*Source extract*.
- - - - - - -
However, 7d vs 2d at 6 handi and -6.5 komi, the expected win rate is 79% for black.

Does anyone believe that a single new handicap stone could produce this difference in winning percentages?
Sure, I could believe it, but I'd also like to know where your figures came from

http://senseis.xmp.net/?KGSRatingMath

See expected win rates given rank differences.

flOvermind · Post by **flOvermind** » Fri Aug 26, 2011 6:52 am

xed_over wrote: KGS tries to make the assumption that even if you're not playing on KGS, that you're still playing somewhere and improving. And it does that by comparing you with your past opponents.

That's not true.

But KGS makes the assumption that it does not "know" your rank or the rank of your opponents for sure at any point in time. If its guess of the rank of a player changes (e.g. because it gets more data, that is, the player plays more games), that means that the previous guess must have been wrong. So it needs to adjust everything calculated with this "wrong guess", including the ratings of opponents that haven't played in a while.

So the problem is actually the other way round: Because it assumes the rank of players *does not change* in time, it has to correct your rating all the time as the rank of others change. And because the rank of the average Kyu will rather go up than down, that typically results in a rank drift upwards when you don't play. Note that this problem can't be solved by simply inserting the assumption that players improve at a constant rate. It would still have to re-calculate everything whenever the rank changes, but now with a linear backwards interpolation instead of a simple constant, but with both players having the same assumed improvement rate, that wouldn't actually change anything.

IGS for example has the opposite problem: It assumes that its knowledge of the current rank is perfect, and any change to this number reflects a real change in skill, which is of course ridiculous. That assumption is actually a lot worse than the KGS assumption. That way, every misranked player hurts the long-term accuracy of the rating system, while in the KGS system there are only short-term effects, and the system will adapt with time as it gathers more data.

The solution to both problems, as has already been mentioned: WHR.
This system both assumes that ratings change over time, and that the knowledge of the "true" rating is always just a guess that can change later due to more data being available.

Kaya.gs · Post by **Kaya.gs** » Tue Aug 30, 2011 10:22 am

wms wrote:KGS is assuming that all ranks are stable, but the end result is the same as assuming that you improve with your opponents when you aren't playing.

When I did the research for the current KGS rank system, I did code up a system that would assume each player was improving at a constant rank, and it would try to compute the slope for your rank that best fit the available data. It made the rank system a lot more complex and run a lot slower, but in the end it made the system no better at predicting the outcome of future games (which is what I used as my metric for accuracy), so I took that algorithm out.

I understand that the kgs rating system is more sophisticated than Wbaduk for example. I am not a ratings master at all, and i should start understanding a lot more about this things.

First of all, how do we know a rating system is accurate? How can we compare accuracy between KGS and Wbaduk?.

I do believe Wbaduk has a higher sample of players, which means it should present less inacuracy. However they have the issue that from 3d to weak 7d they are almost the same strength, and then inside 7d, you feel 2 stones difference.
I dont know why that happens.

I think Kgs rating system feels very good from say, 8k to 2d. From 3d up it starts to feel a little funky, but its probably due to the lack of players. I can say that from 6d up, i have a certain disbelief for ranks.
- - - - - - -
*Stored data*.
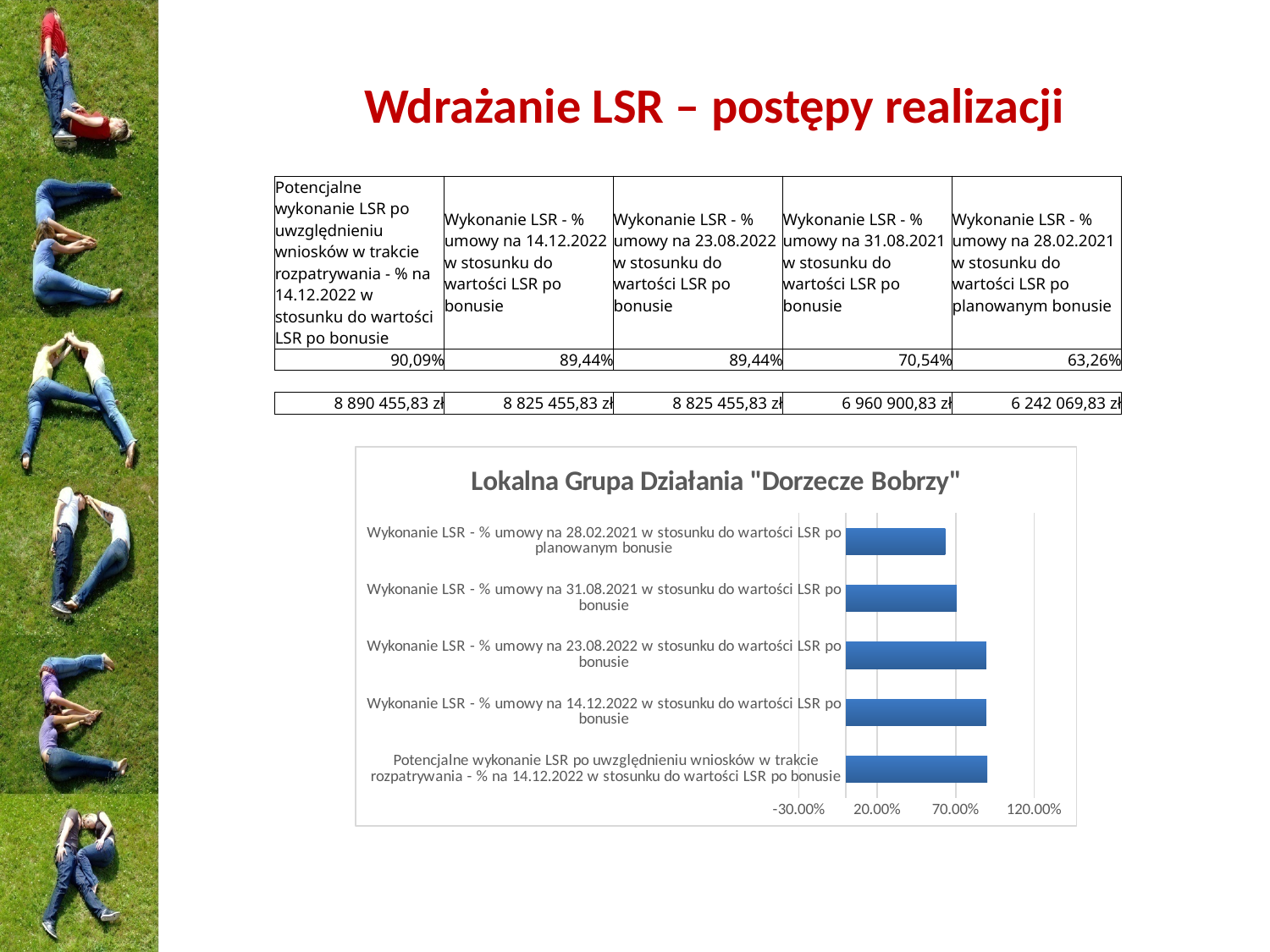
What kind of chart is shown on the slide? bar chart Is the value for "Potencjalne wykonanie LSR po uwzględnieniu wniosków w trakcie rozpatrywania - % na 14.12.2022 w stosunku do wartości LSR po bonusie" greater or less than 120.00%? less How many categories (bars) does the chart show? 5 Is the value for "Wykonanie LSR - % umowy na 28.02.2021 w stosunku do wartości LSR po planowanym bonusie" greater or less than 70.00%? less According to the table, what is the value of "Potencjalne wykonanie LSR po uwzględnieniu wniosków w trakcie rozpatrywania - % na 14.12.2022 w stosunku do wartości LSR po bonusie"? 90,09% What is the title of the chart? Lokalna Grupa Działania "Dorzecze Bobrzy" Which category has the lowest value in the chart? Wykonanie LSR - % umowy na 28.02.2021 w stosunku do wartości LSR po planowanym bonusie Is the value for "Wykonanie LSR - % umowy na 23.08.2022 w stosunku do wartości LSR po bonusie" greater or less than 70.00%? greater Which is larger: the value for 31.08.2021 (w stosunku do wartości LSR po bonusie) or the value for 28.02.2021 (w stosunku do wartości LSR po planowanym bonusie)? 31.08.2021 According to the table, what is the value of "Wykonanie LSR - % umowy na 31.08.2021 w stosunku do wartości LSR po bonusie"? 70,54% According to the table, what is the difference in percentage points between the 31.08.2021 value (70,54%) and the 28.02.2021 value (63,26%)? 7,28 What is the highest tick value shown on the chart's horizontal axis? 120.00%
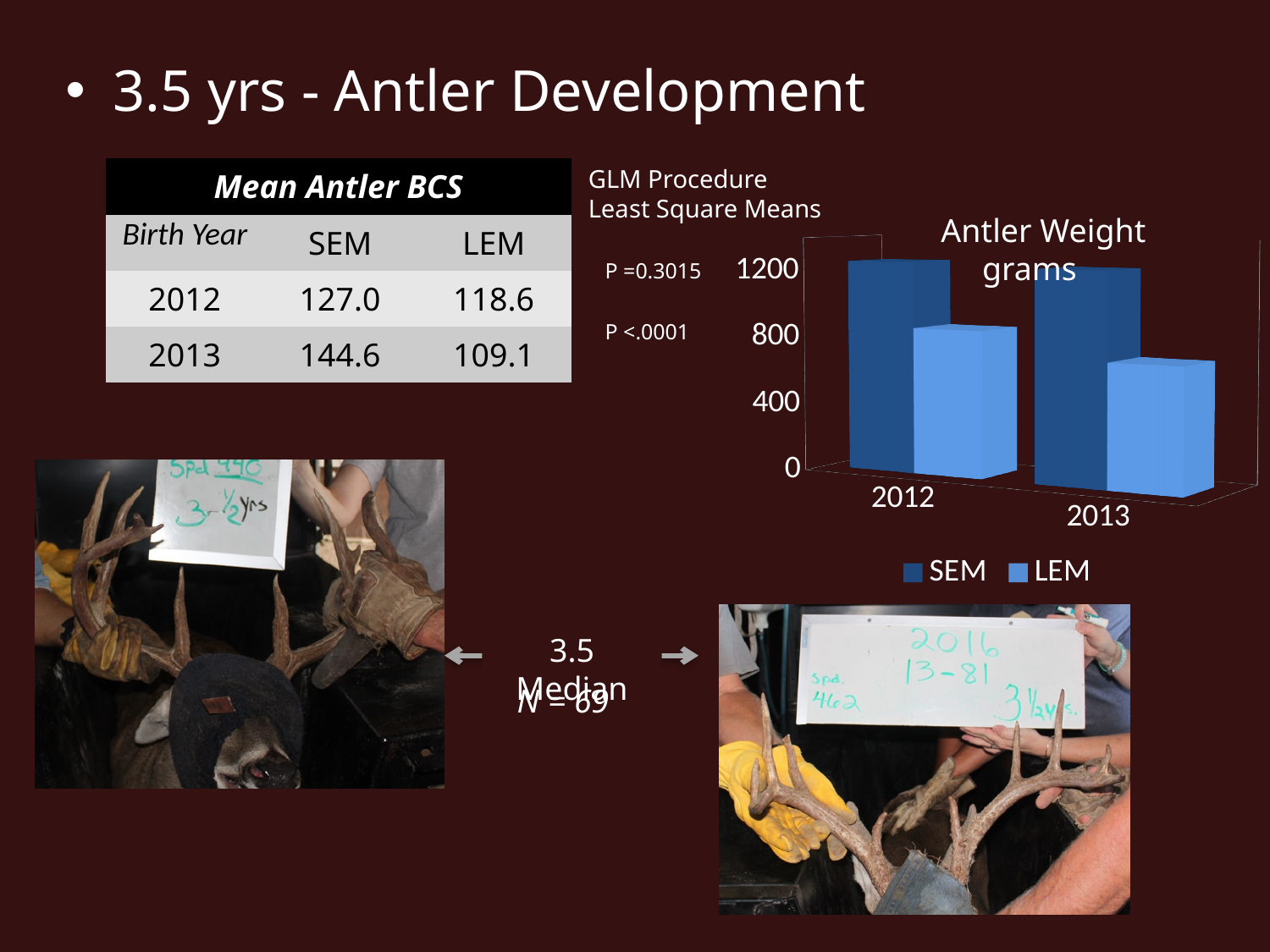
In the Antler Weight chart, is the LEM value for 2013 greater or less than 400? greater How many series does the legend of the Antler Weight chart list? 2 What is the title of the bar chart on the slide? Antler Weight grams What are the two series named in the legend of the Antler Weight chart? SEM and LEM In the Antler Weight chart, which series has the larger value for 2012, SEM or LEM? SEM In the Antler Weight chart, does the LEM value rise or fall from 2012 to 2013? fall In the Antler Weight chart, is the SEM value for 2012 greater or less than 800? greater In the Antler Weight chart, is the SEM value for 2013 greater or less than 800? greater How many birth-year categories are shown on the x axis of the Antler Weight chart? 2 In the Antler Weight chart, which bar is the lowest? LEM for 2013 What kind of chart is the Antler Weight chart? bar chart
- - - - - - -
*Task requirements*.
[1] According to the rating thread, what system is named as the solution to the problems of both KGS and IGS?
[2] Duplicate the passage of the rating thread that begins at the words "The solution to" and stops after "data being available.".
Work only from the rating thread.

*Activity answers*.
[1] WHR.

[2]
The solution to both problems, as has already been mentioned: WHR.
This system both assumes that ratings change over time, and that the knowledge of the "true" rating is always just a guess that can change later due to more data being available.